I could feel like a total failure about this, or I could realize that I'm not the only person who has influence over him, and the way he feels about cooking is much more common than the way I feel about cooking.

The 10 percent

Fifteen years ago, 15 percent of Americans loved to cook. About 35 percent felt so-so about it — they cooked some of their meals but it wasn't something they loved. A full 50 percent said they hated to cook.

Those numbers have changed.

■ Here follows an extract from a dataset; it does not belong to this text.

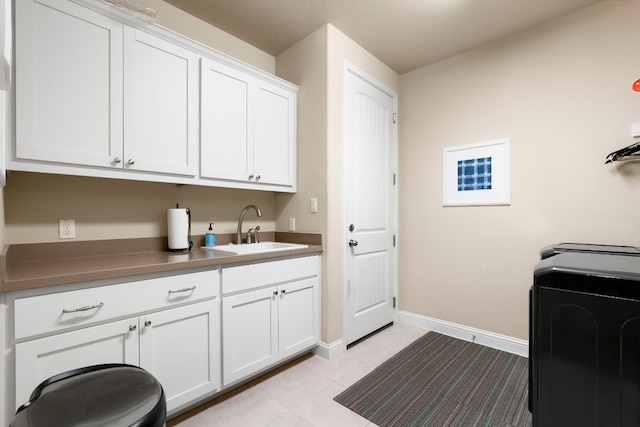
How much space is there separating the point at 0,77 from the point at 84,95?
111 cm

Only 10 percent of Americans now love to cook, according to Harvest Business Review, and those remaining are divided equally between those who feel so-so about it and those who hate it.

How is it, with the rise of everything food over the past 15 years — cooking shows, cooking competition shows, recipe websites, food blogs, people who consider themselves "foodies," our obsession with photographing our meals, home gardening, viral cooking videos, locavorism — that our love of cooking has decreased?

Eddie Yoon, whose two decades of consulting for packaged goods companies created the data used for these statistics, suggests our love affair with amazing food may be setting high standards that Americans don't think they can meet. Instead of trying to recreate meals seen on television, people are choosing to go out get those meals from professionals, contributing to the decline of the cooking habit.

This decline is also a decline in traditional grocery store shopping. Since 2009, the top 25 food and beverage companies have lost billions in market share — $18 billion to be exact. Money that used to be spent on groceries is now going to restaurants (which in turn are making changes like dedicating more space to takeout because so many diners want to eat restaurant food at home).

Is there an answer?

Yoon has advice for the grocery industry on how to move forward and make sweeping changes or risk failure, but my concern is with the people who choose not to cook at all, including my own son. Ten years ago, I thought I had it all figured out. Teach the younger generation to cook, and they'll love to spend time in the kitchen.

Now I know I don't have it figured out, and I'm wondering if anyone knows how to create a love of cooking in Americans.

While I find the data about the decline in home cooking disturbing, I also personally find it a bit comforting considering the conversation I had with my son last night. I haven't failed. Our culture as a whole is moving away from home cooking. Since my son was born, Americans' love of cooking has greatly declined, and that has influenced him.

I do have hope, though, that the skills I've taught my teenager will stick, and someday he'll choose to cook out of a renewed interest or maybe just necessity.